**EXERCISE REQUIREMENTS**
From the listing below, pick out each line that contains the string "woman" and copy those lines unchanged.

▼

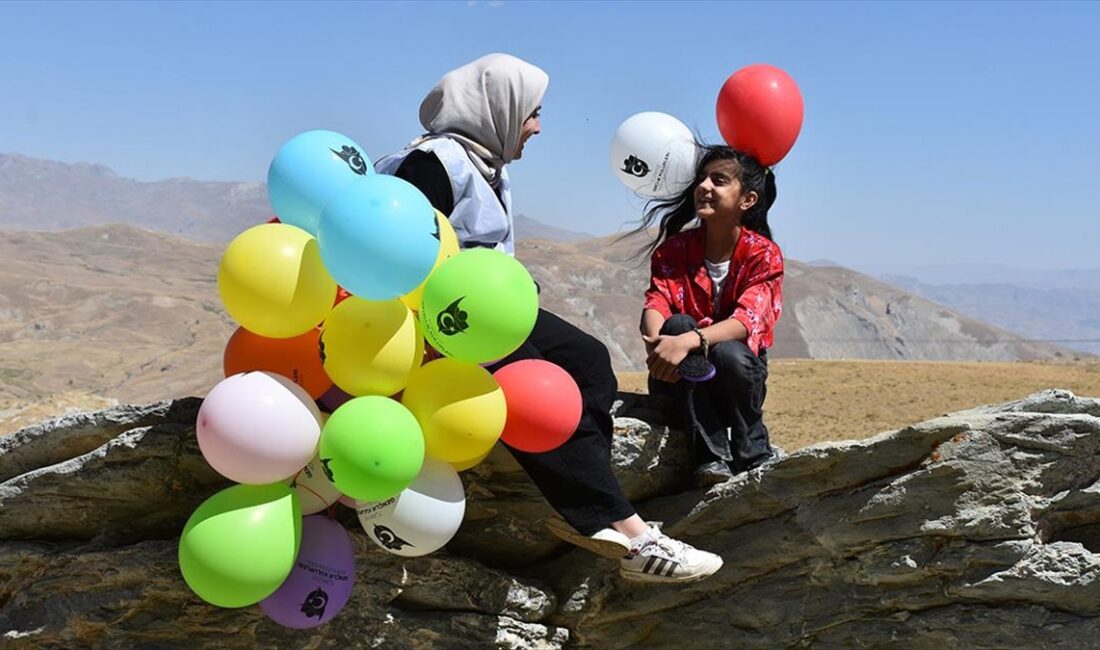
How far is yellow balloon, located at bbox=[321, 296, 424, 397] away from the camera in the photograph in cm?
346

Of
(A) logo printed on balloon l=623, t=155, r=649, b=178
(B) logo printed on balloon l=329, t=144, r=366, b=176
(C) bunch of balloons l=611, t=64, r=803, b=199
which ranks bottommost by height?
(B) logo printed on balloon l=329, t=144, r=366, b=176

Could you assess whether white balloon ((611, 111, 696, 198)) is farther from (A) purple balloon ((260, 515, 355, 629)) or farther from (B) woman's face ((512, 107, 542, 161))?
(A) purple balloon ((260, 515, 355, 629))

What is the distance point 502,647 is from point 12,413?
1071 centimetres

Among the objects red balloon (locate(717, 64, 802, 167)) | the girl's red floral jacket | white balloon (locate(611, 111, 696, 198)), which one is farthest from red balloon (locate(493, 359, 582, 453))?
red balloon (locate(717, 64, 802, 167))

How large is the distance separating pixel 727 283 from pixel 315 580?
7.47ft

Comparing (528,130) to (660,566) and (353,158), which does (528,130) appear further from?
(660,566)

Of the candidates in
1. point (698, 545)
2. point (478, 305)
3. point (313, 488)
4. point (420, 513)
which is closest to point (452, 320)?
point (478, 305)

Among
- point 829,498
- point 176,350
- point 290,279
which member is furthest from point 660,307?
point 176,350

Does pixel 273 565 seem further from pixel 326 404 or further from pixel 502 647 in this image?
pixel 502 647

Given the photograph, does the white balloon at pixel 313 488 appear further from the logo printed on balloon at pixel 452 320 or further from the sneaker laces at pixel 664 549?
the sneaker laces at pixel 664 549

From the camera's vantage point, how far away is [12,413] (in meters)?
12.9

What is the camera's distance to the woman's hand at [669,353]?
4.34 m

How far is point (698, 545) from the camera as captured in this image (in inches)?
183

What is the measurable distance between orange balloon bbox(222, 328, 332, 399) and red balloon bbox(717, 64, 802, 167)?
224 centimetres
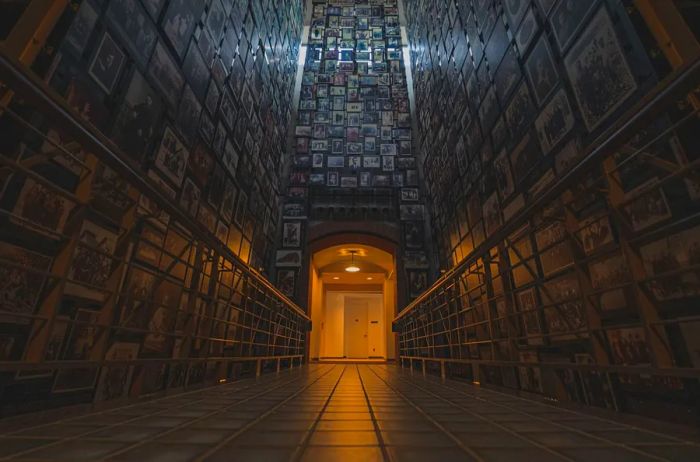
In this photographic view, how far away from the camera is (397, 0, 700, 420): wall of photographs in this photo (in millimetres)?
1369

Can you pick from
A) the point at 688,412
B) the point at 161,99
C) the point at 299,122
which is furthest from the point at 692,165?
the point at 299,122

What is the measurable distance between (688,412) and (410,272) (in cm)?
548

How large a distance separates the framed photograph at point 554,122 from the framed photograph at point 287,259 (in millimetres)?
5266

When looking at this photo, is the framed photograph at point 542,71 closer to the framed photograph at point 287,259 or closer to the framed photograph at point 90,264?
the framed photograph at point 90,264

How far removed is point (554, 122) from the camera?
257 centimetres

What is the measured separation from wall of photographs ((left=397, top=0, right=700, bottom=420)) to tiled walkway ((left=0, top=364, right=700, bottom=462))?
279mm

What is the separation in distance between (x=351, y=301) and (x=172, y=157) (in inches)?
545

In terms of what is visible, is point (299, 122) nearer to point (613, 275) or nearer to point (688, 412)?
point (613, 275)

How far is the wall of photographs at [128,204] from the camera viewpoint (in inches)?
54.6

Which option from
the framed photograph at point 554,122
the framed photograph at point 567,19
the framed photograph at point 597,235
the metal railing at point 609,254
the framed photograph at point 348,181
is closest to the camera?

▲
▼

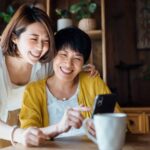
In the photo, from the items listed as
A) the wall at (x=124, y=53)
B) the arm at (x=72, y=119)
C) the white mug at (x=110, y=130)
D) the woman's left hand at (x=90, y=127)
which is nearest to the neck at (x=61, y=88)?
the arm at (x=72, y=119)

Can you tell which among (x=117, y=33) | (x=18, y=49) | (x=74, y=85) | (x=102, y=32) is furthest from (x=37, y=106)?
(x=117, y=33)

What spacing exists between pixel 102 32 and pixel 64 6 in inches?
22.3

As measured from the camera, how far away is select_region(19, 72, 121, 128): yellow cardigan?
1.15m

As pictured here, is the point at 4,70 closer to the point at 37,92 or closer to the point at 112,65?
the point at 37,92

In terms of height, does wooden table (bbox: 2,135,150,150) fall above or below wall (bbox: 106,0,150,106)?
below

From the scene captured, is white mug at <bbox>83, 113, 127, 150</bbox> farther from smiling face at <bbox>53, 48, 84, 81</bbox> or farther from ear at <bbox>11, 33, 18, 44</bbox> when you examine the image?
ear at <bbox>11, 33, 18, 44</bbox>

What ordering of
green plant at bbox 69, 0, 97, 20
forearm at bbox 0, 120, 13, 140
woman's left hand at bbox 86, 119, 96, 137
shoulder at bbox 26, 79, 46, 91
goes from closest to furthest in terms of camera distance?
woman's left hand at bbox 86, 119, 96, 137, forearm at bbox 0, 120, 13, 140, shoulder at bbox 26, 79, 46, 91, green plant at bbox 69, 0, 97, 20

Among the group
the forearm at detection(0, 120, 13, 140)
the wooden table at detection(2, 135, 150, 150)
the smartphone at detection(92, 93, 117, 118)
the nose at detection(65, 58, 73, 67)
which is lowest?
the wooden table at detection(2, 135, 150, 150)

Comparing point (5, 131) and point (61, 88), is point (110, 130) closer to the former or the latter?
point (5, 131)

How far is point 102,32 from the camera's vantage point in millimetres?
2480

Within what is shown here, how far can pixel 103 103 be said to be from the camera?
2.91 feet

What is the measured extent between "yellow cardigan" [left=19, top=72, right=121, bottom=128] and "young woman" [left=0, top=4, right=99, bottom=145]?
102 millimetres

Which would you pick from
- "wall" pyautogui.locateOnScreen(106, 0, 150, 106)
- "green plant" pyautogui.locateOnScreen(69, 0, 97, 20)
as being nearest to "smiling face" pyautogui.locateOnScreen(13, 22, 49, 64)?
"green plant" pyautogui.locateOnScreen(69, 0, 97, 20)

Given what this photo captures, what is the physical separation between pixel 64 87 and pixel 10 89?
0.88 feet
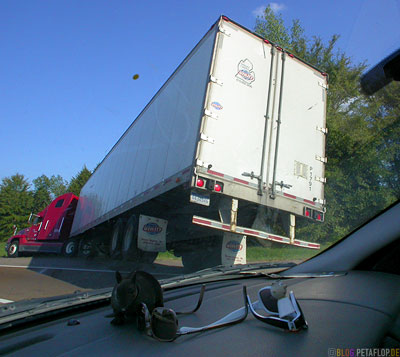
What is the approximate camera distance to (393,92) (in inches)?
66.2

▲

**RESULT OF THE TASK**
Could you assess whether white balloon ((611, 111, 696, 198)) is farther from (A) purple balloon ((260, 515, 355, 629)) or farther from (B) woman's face ((512, 107, 542, 161))?
What is the camera's distance to the woman's hand at [669,353]?
D) the woman's left hand at (x=90, y=127)
woman's left hand at bbox 86, 119, 96, 137
woman's left hand at bbox 86, 119, 96, 137, forearm at bbox 0, 120, 13, 140, shoulder at bbox 26, 79, 46, 91, green plant at bbox 69, 0, 97, 20
What is the measured extent between "yellow cardigan" [left=19, top=72, right=121, bottom=128] and "young woman" [left=0, top=4, right=99, bottom=145]?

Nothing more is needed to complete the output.